I feel really sick, so many red flags from the beginning and now this

And this is why you don't invite red flags over to your house :(. Or continue seeing them for coffee. Really. I really hope you get your locks sorted out quickly and never do a thing like that again.
Onwards and upwards op

Pinkbonbon · 29/11/2021 05:14

@Wilhelmine

Will do *@Dancingsmile*. Think I’ll need the whole day off as I haven’t slept a wink!
Take the day off, you deserve a break.

That's so creepy about him offering to buy you furniture. That was him setting you up for 'after all I've done for you/you owe me' once you tried to get away.

Tbf, at least you've cottoned on to what he is now. Practice makes perfect. Hopefully the next weirdo won't get far.

Wilhelmine · 29/11/2021 05:14

I don’t think so. He’s 15, incontinent and toothless 😊

OP posts:
EssexLioness · 29/11/2021 05:14

Agree with telling your manager the truth.

It’s not your fault. You trusted him. But it is worth looking at this and maybe take a step back from dating for a while, especially if you know your boundaries are poor. And also, please feel reassured that whilst it isn’t easy it is possible to change. You come first - you deserve to feel safe, valued and respected

Wilhelmine · 29/11/2021 05:17

My dog that is.

OP posts:
Atmywitsend29 · 29/11/2021 05:18

@Wilhelmine

I don’t think so. He’s 15, incontinent and toothless 😊
Christ. It took me a hot minute to realise this was the dog, not the creepy boyfriend!! Blush

Op how are you feeling this morning?

Marvellousmadness · 29/11/2021 05:18

And don't go jumping on me for "victim shaming" mumsnet. I'm just talking about common sense and taking responsibility for your decisions. We as women must take good care of ourselves

EssexLioness · 29/11/2021 05:18

@Wilhelmine

My dog that is.
Lol, I’m glad it’s not the guy you were seeing… was thinking he sounds worse and worse! 😆
Wilhelmine · 29/11/2021 05:22

I’m exhausted @Atmywitsend29. But thankful for all the good advice and clear what needs to be done.

OP posts:
StrictlyAFemaleFemale · 29/11/2021 05:28

You need to ealk round your house saying keys keys keys. It focuses your mind and means youre more likely to find them if they are in fact just lost. At least it does according to qi. If that does t work call a locksmith.

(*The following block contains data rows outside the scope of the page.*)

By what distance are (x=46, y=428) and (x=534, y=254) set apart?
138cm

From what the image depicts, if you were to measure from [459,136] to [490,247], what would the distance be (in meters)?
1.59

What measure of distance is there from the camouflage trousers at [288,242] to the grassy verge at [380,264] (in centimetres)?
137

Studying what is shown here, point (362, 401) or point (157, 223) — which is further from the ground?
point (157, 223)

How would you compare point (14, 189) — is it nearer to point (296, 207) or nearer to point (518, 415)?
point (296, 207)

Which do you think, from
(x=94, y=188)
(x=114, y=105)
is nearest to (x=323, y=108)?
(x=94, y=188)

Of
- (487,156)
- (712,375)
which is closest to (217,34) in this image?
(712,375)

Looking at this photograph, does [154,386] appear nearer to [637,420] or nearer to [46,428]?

EffOrfagain · 29/11/2021 05:29

It will be covered by your house insurance if it costs a lot to have them replaced, depends how many there are to replace.

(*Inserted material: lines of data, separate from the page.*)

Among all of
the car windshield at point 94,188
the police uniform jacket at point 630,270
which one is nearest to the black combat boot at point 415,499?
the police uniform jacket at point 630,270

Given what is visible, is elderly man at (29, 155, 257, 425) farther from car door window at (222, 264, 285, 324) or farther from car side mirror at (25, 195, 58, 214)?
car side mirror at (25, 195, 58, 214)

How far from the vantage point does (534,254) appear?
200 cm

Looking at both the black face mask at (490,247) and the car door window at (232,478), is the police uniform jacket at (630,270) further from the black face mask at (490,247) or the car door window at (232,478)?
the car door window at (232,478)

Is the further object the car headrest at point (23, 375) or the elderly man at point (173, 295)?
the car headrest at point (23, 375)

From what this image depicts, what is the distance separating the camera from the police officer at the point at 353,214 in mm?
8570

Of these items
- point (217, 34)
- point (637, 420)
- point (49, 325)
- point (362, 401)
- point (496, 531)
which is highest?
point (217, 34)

Newestname002 · 29/11/2021 05:29

@Wilhelmine

Should I change the Chubb too *@Esspee*?
I really would change all locks for which you had keys on your key ring. If you change only the Yale he could actually lock you out of your home by using the Chubb key... 🌹
Wilhelmine · 29/11/2021 05:30

Will try in the morning @StrictlyAFemaleFemale

OP posts:
Staryflight445 · 29/11/2021 05:30

Have you heard off him yet op?

Do you have a ring camera? Please get one if you don’t and install ASAP, he sounds creepy and it’ll show you whether or not he had intentions to come back (with your keys).

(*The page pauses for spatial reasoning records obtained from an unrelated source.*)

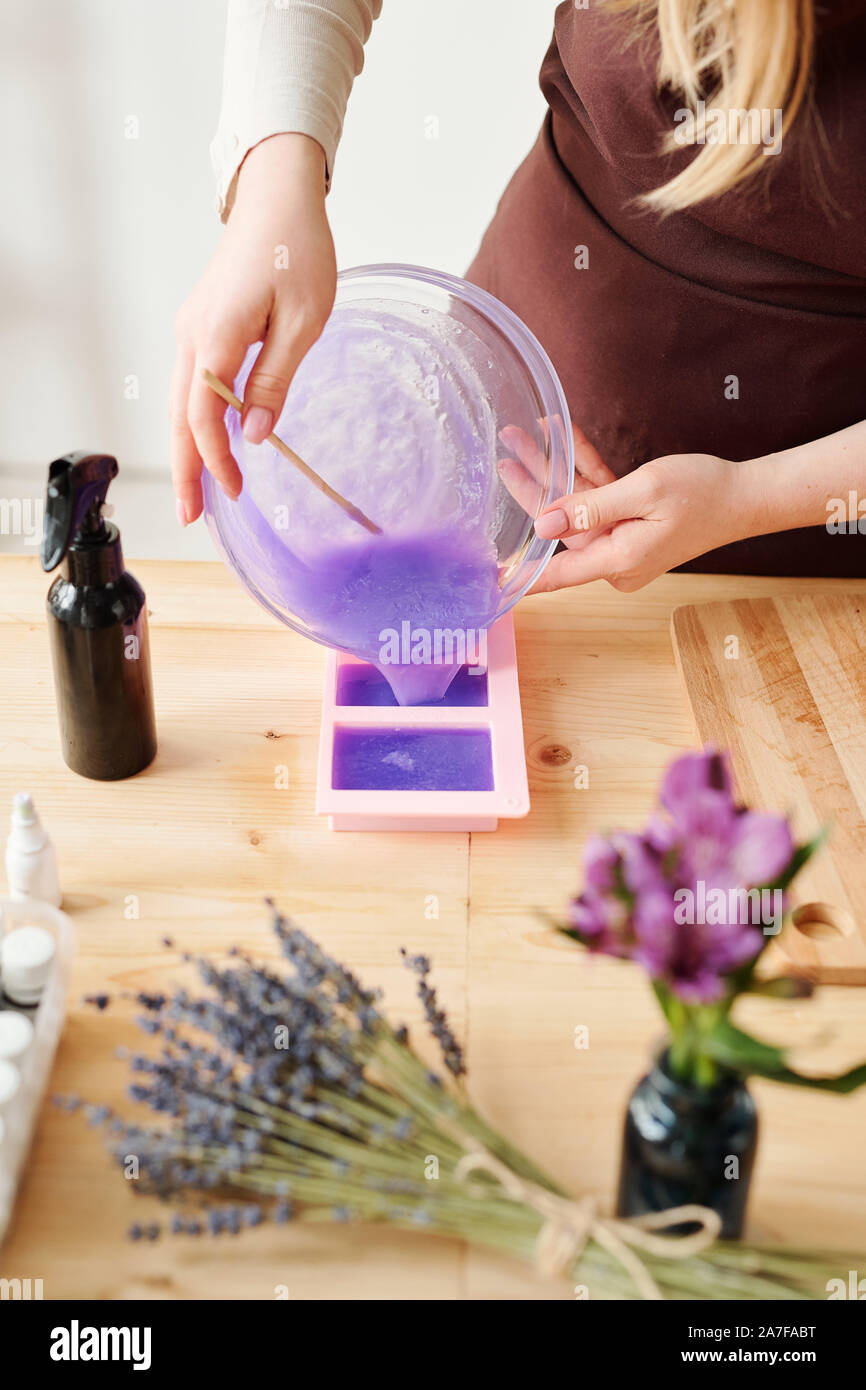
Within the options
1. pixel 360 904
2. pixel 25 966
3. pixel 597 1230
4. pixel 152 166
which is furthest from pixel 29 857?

Also if you have someone that can stay with you whilst you give him the cold shoulder, please do that he sounds insane.

Tavelo · 29/11/2021 05:40

Feel for you OP, I can't sleep either but for more insomnia. Hope your keys turn up. Did you wear a different jacket, check pockets or pockets of a dressing gown etc? Different bag?
It'll be truly sickening if it turns out he has them. He'll probably pretend he took them by mistake.

expat101 · 29/11/2021 05:48

thinking of you. I don't have any further advise than what has already been suggested.

highlighta · 29/11/2021 05:52

he didn’t know what he’d do if it didn’t work out between us (we’ve been seeing eachother for about a month)

This alone is a major red flag. Never mind all the love bombing.

I would be open and honest to your boss about the situation. You should not have to make up a cover up story as to the reason why you are not able to come in.

And to the PP who says OP is being ridiculous. What do you suggest she does going forward?

Ubiquery · 29/11/2021 05:54

I’d change all the locks in case you left the keys in the door.